▸ **Action item**
No record may be left out; print them all verbatim.

START Given information

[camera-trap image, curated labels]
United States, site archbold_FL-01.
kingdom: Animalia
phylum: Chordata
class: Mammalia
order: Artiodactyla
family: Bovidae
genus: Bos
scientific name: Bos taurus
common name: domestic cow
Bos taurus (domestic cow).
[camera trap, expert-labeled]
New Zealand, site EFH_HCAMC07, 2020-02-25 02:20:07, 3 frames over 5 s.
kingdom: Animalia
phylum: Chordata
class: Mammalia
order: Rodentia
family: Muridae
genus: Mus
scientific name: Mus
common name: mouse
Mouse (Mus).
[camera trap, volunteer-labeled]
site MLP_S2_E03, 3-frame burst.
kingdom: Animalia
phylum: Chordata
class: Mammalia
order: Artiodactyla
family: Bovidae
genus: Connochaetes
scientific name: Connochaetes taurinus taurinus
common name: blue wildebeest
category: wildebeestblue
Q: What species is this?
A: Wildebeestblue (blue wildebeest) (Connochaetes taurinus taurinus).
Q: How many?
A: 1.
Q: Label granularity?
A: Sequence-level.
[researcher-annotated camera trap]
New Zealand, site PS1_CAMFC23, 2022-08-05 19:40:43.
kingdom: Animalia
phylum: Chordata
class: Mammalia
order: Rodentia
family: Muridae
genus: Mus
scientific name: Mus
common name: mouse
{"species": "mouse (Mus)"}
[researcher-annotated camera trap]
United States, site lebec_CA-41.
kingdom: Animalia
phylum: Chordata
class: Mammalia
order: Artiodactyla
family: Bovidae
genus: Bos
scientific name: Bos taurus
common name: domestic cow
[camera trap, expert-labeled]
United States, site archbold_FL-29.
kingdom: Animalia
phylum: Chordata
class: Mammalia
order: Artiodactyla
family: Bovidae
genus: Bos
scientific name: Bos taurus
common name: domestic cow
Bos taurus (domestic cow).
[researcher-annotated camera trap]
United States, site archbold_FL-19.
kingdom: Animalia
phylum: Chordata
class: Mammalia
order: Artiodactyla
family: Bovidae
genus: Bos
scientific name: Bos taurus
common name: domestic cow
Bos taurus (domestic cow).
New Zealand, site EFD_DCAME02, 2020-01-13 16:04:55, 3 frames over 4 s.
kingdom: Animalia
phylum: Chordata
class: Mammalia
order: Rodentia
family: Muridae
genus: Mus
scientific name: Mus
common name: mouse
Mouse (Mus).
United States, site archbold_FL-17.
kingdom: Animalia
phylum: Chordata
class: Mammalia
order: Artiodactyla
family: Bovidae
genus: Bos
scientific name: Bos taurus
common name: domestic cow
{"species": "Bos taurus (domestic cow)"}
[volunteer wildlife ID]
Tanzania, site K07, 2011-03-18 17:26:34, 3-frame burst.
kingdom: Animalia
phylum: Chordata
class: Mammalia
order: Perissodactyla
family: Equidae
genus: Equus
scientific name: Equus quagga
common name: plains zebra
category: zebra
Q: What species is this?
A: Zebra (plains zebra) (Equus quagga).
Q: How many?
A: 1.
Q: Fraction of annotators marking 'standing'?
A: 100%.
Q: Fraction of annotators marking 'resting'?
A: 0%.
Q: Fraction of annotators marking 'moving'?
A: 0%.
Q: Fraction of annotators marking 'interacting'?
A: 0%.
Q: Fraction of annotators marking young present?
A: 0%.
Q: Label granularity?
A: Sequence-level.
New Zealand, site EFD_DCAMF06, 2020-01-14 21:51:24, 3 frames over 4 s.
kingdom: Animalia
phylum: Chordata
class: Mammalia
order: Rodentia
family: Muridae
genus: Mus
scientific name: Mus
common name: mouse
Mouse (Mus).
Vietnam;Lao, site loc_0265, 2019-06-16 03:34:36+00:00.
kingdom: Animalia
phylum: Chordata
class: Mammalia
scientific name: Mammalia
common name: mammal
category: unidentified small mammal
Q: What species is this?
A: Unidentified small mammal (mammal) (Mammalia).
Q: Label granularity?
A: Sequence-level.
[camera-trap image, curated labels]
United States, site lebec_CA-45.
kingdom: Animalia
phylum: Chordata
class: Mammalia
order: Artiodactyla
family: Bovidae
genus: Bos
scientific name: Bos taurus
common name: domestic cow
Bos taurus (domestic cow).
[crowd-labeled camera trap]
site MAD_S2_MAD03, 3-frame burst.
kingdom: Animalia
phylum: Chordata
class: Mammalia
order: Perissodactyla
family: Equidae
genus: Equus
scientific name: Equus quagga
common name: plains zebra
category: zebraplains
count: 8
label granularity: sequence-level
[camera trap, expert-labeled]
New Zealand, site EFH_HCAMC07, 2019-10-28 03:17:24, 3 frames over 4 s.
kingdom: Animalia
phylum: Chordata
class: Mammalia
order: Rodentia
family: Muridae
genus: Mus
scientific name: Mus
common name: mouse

END Given information

▸ **Solution below**
[camera-trap image, curated labels]
United States, site archbold_FL-01.
kingdom: Animalia
phylum: Chordata
class: Mammalia
order: Artiodactyla
family: Bovidae
genus: Bos
scientific name: Bos taurus
common name: domestic cow
Bos taurus (domestic cow).
[camera trap, expert-labeled]
New Zealand, site EFH_HCAMC07, 2020-02-25 02:20:07, 3 frames over 5 s.
kingdom: Animalia
phylum: Chordata
class: Mammalia
order: Rodentia
family: Muridae
genus: Mus
scientific name: Mus
common name: mouse
Mouse (Mus).
[camera trap, volunteer-labeled]
site MLP_S2_E03, 3-frame burst.
kingdom: Animalia
phylum: Chordata
class: Mammalia
order: Artiodactyla
family: Bovidae
genus: Connochaetes
scientific name: Connochaetes taurinus taurinus
common name: blue wildebeest
category: wildebeestblue
Q: What species is this?
A: Wildebeestblue (blue wildebeest) (Connochaetes taurinus taurinus).
Q: How many?
A: 1.
Q: Label granularity?
A: Sequence-level.
[researcher-annotated camera trap]
New Zealand, site PS1_CAMFC23, 2022-08-05 19:40:43.
kingdom: Animalia
phylum: Chordata
class: Mammalia
order: Rodentia
family: Muridae
genus: Mus
scientific name: Mus
common name: mouse
{"species": "mouse (Mus)"}
[researcher-annotated camera trap]
United States, site lebec_CA-41.
kingdom: Animalia
phylum: Chordata
class: Mammalia
order: Artiodactyla
family: Bovidae
genus: Bos
scientific name: Bos taurus
common name: domestic cow
[camera trap, expert-labeled]
United States, site archbold_FL-29.
kingdom: Animalia
phylum: Chordata
class: Mammalia
order: Artiodactyla
family: Bovidae
genus: Bos
scientific name: Bos taurus
common name: domestic cow
Bos taurus (domestic cow).
[researcher-annotated camera trap]
United States, site archbold_FL-19.
kingdom: Animalia
phylum: Chordata
class: Mammalia
order: Artiodactyla
family: Bovidae
genus: Bos
scientific name: Bos taurus
common name: domestic cow
Bos taurus (domestic cow).
New Zealand, site EFD_DCAME02, 2020-01-13 16:04:55, 3 frames over 4 s.
kingdom: Animalia
phylum: Chordata
class: Mammalia
order: Rodentia
family: Muridae
genus: Mus
scientific name: Mus
common name: mouse
Mouse (Mus).
United States, site archbold_FL-17.
kingdom: Animalia
phylum: Chordata
class: Mammalia
order: Artiodactyla
family: Bovidae
genus: Bos
scientific name: Bos taurus
common name: domestic cow
{"species": "Bos taurus (domestic cow)"}
[volunteer wildlife ID]
Tanzania, site K07, 2011-03-18 17:26:34, 3-frame burst.
kingdom: Animalia
phylum: Chordata
class: Mammalia
order: Perissodactyla
family: Equidae
genus: Equus
scientific name: Equus quagga
common name: plains zebra
category: zebra
Q: What species is this?
A: Zebra (plains zebra) (Equus quagga).
Q: How many?
A: 1.
Q: Fraction of annotators marking 'standing'?
A: 100%.
Q: Fraction of annotators marking 'resting'?
A: 0%.
Q: Fraction of annotators marking 'moving'?
A: 0%.
Q: Fraction of annotators marking 'interacting'?
A: 0%.
Q: Fraction of annotators marking young present?
A: 0%.
Q: Label granularity?
A: Sequence-level.
New Zealand, site EFD_DCAMF06, 2020-01-14 21:51:24, 3 frames over 4 s.
kingdom: Animalia
phylum: Chordata
class: Mammalia
order: Rodentia
family: Muridae
genus: Mus
scientific name: Mus
common name: mouse
Mouse (Mus).
Vietnam;Lao, site loc_0265, 2019-06-16 03:34:36+00:00.
kingdom: Animalia
phylum: Chordata
class: Mammalia
scientific name: Mammalia
common name: mammal
category: unidentified small mammal
Q: What species is this?
A: Unidentified small mammal (mammal) (Mammalia).
Q: Label granularity?
A: Sequence-level.
[camera-trap image, curated labels]
United States, site lebec_CA-45.
kingdom: Animalia
phylum: Chordata
class: Mammalia
order: Artiodactyla
family: Bovidae
genus: Bos
scientific name: Bos taurus
common name: domestic cow
Bos taurus (domestic cow).
[crowd-labeled camera trap]
site MAD_S2_MAD03, 3-frame burst.
kingdom: Animalia
phylum: Chordata
class: Mammalia
order: Perissodactyla
family: Equidae
genus: Equus
scientific name: Equus quagga
common name: plains zebra
category: zebraplains
count: 8
label granularity: sequence-level
[camera trap, expert-labeled]
New Zealand, site EFH_HCAMC07, 2019-10-28 03:17:24, 3 frames over 4 s.
kingdom: Animalia
phylum: Chordata
class: Mammalia
order: Rodentia
family: Muridae
genus: Mus
scientific name: Mus
common name: mouse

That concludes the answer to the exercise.